Rewritethestars1 · 15/02/2022 11:08

@BoardLikeAMirror I cry often if I think I'm going to be late. I'm never late as I set off really early to avoid it but if something out of my control happens and I'm going to arrive on time or even less than 5 minutes before I will panic and sonetines cry. Probably not the most fun experience for a potential friend.

Rewritethestars1 · 15/02/2022 11:12

@BoardLikeAMirror sorry but do you know why people say to arrive late? Has it been explained on those threads? I don't understand why people would set a time and then expect people to be late, whats the point in setting a time then, can anyone explain that to me please? If you set a time surly that's when is convenient and best to meet or you would ask to meet later? So confusing.
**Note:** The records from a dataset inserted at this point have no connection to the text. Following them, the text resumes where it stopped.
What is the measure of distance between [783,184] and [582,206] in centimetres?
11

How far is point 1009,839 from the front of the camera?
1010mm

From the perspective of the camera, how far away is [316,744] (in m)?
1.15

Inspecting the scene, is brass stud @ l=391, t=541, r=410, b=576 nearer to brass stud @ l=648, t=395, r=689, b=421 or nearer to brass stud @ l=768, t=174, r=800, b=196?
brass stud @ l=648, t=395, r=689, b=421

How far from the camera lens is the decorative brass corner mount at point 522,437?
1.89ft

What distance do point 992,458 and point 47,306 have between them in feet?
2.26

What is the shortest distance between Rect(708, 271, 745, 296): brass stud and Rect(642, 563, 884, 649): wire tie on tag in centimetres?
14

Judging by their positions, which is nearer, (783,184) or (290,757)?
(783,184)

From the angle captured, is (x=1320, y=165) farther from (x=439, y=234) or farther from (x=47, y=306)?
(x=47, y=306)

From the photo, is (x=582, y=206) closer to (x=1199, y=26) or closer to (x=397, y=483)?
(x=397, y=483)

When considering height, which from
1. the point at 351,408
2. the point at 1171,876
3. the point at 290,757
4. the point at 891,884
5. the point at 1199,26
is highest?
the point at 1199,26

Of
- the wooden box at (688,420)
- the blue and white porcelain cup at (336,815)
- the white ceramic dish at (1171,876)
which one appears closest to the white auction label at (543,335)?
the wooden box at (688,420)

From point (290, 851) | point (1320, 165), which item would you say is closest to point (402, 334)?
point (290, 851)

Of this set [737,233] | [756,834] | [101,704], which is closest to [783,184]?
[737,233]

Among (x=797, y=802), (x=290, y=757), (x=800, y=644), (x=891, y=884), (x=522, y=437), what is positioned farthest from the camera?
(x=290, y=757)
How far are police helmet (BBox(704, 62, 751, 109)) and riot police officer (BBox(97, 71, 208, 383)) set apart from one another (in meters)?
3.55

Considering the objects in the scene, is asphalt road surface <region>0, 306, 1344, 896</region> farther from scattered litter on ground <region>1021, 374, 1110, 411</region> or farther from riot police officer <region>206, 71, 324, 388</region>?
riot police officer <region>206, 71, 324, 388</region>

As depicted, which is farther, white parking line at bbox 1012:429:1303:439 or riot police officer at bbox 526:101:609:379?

BoardLikeAMirror · 15/02/2022 13:05

I'll try to find the thread @Rewritethestars1

ofwarren · 15/02/2022 13:12

I don't understand the arriving late thing. What's the purpose of it?
I hate being late. I'd prefer to me massively early than late.

OP posts:
BoardLikeAMirror · 15/02/2022 13:15

This is the thread I was thinking of but it often comes up here. I don't get it at all, personally.

www.mumsnet.com/Talk/_chat/4286022-Youre-invited-to-a-friends-for-dinner-at-7pm-what-time-do-you-ring-their-doorbell

ofwarren · 15/02/2022 13:18

[quote BoardLikeAMirror]This is the thread I was thinking of but it often comes up here. I don't get it at all, personally.

www.mumsnet.com/Talk/_chat/4286022-Youre-invited-to-a-friends-for-dinner-at-7pm-what-time-do-you-ring-their-doorbell[/quote]

But their question says you are invited for dinner AT SEVEN, so why would you arrive after 7??
NT people really baffle me

OP posts:
BoardLikeAMirror · 15/02/2022 13:38

Yes, I thought it was going to be some kind of trick question. It's years since I have had anyone other than my parents as visitors to my house, but I'd be ready at least 15 minutes before whatever time I'd said to come.

Rewritethestars1 · 15/02/2022 14:15

Thank you @BoardLikeAMirror for linking the post. Your both right its very confusing. Ah well il still arrive on time right on the minute, if people don't like it then so be it.
I also think its strange when going to an appointment, like the opticians and they say arrive a few minutes early. How many minutes? what's a few?, how much time do they actually need to sign me in? Aaarrgghh its all so complicated.

Gj63 · 15/02/2022 21:28

I'd love to know from nt people what they pick up about me they don't like, or prefer in nt people. I am saddened and surprised so many of us are in the same boat.

ofwarren · 15/02/2022 21:57

@Gj63

I'd love to know from nt people what they pick up about me they don't like, or prefer in nt people. I am saddened and surprised so many of us are in the same boat.

From what I've read I don't think they would be able to tell you. Apparently it's really subtle but the NTs can just sense something is 'off' about us.

OP posts:
BoardLikeAMirror · 15/02/2022 22:15

I see there's now a thread in Relationships asking NTs their experience of friendships with ADHD people, inspired by this thread - link here if anyone wants to follow:

www.mumsnet.com/Talk/relationships/4482699-Have-you-ever-been-friends-with-someone-who-has-adhd-What-put-you-off-them

deeplyrooted · 15/02/2022 23:09

My bf in school was (with hindsight) nd, and we had a lovely little cocooned world of shared obsessions and quirky interests.

I miss that connection so much. We were perfectly accepting of each other and it’s the safest I ever felt.

As an adult I have acquaintances but I don’t seem to make the grade as a friend.